Am Samstag, 3. November, startet Ihr Eure Tour in Osnabrück. Warum gerade in Osnabrück?
Das passt von der Route ganz gut. Außerdem ist Osnabrück ein guter Startpunkt, weil wir dort immer schöne Konzerte hatten. Wir haben vor ein paar Jahren schon mal im Hyde Park gespielt und wir können uns berechtigte Hoffnungen machen, dass es dort wieder ein guter Start der Tour wird.

Was kann man von Eurem Konzert im Hyde Park erwarten?
Wir haben uns nichts Besonderes ausgedacht, es gibt keine Fellkostüme, kein Tischfeuerwerk und auch keine Hühner, die geschlachtet werden. Wir spielen Songs von all unseren Platten und es werden viele Geschichten erzählt. Man kann viel Mitsingen oder einfach mit einem Bier an der Bar zuhören. Das funktioniert alles gut bei uns.

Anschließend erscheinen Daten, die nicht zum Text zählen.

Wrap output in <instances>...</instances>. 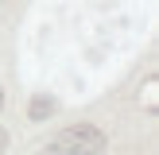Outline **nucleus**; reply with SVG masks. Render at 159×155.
Listing matches in <instances>:
<instances>
[{"instance_id":"f03ea898","label":"nucleus","mask_w":159,"mask_h":155,"mask_svg":"<svg viewBox=\"0 0 159 155\" xmlns=\"http://www.w3.org/2000/svg\"><path fill=\"white\" fill-rule=\"evenodd\" d=\"M54 113V101L51 97H35L31 101V120H43V116H51Z\"/></svg>"},{"instance_id":"7ed1b4c3","label":"nucleus","mask_w":159,"mask_h":155,"mask_svg":"<svg viewBox=\"0 0 159 155\" xmlns=\"http://www.w3.org/2000/svg\"><path fill=\"white\" fill-rule=\"evenodd\" d=\"M4 147H8V132L0 128V155H4Z\"/></svg>"},{"instance_id":"f257e3e1","label":"nucleus","mask_w":159,"mask_h":155,"mask_svg":"<svg viewBox=\"0 0 159 155\" xmlns=\"http://www.w3.org/2000/svg\"><path fill=\"white\" fill-rule=\"evenodd\" d=\"M39 155H105V132L93 124H74L58 132Z\"/></svg>"},{"instance_id":"20e7f679","label":"nucleus","mask_w":159,"mask_h":155,"mask_svg":"<svg viewBox=\"0 0 159 155\" xmlns=\"http://www.w3.org/2000/svg\"><path fill=\"white\" fill-rule=\"evenodd\" d=\"M0 105H4V89H0Z\"/></svg>"}]
</instances>
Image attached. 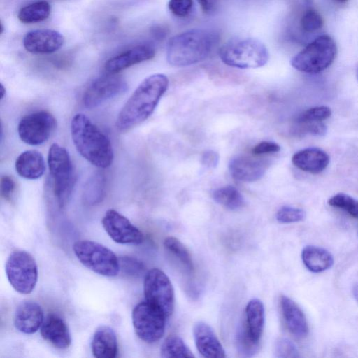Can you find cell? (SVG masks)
I'll return each mask as SVG.
<instances>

Ihr habt ein straffes Tour-Programm vor Euch. Zwölf Shows in 13 Tagen und nur einen Tag frei. Was macht Ihr, um das zu überleben?
Da hat jeder sein eigenes Rezept. Ich gehe nach dem Aufstehen immer spazieren, egal wie kurz die Nacht war, ganz egal wo ich bin. Ich erinnere mich noch, dass ich bei unserem letzten Konzert im Hyde Park dort in den Wald hochgelaufen bin und plötzlich vor einer riesigen Schlucht des alten Steinbruchs stand. Das war sehr schön. Meistens spielen wir ja zentral in den Städten. Dann laufe ich dort herum, sehe mir die Stadt an oder gehe auch mal ins Museum. Ich verbringe dann einfach etwas Zeit allein, denn die Privatsphäre ist auf Tour ja doch sehr begrenzt. Das tut mir immer gut. Wir machen das alles inzwischen schon so lange zusammen und kennen uns alle sehr gut, sodass das immer ganz entspannt funktioniert.

Was darf in Eurem Touralltag nicht fehlen?
Die Schnittchen, abends nach dem Konzert im Bus, wenn wir losfahren. Auf unserem Cateringzettel steht, dass wir nach dem Konzert gerne noch ein paar belegte Brote hätten. Wir sitzen dann immer zusammen, trinken ein Bier und lassen den Abend Revue passieren. Das ist immer toll. Die Brote dürfen nicht fehlen.

Kettcar im Hyde Park Osnabrück, Samstag, 3. November. Einlass 19 Uhr, Beginn 20 Uhr. Tickets im Vorverkauf circa 26 Euro zzgl. Gebühren.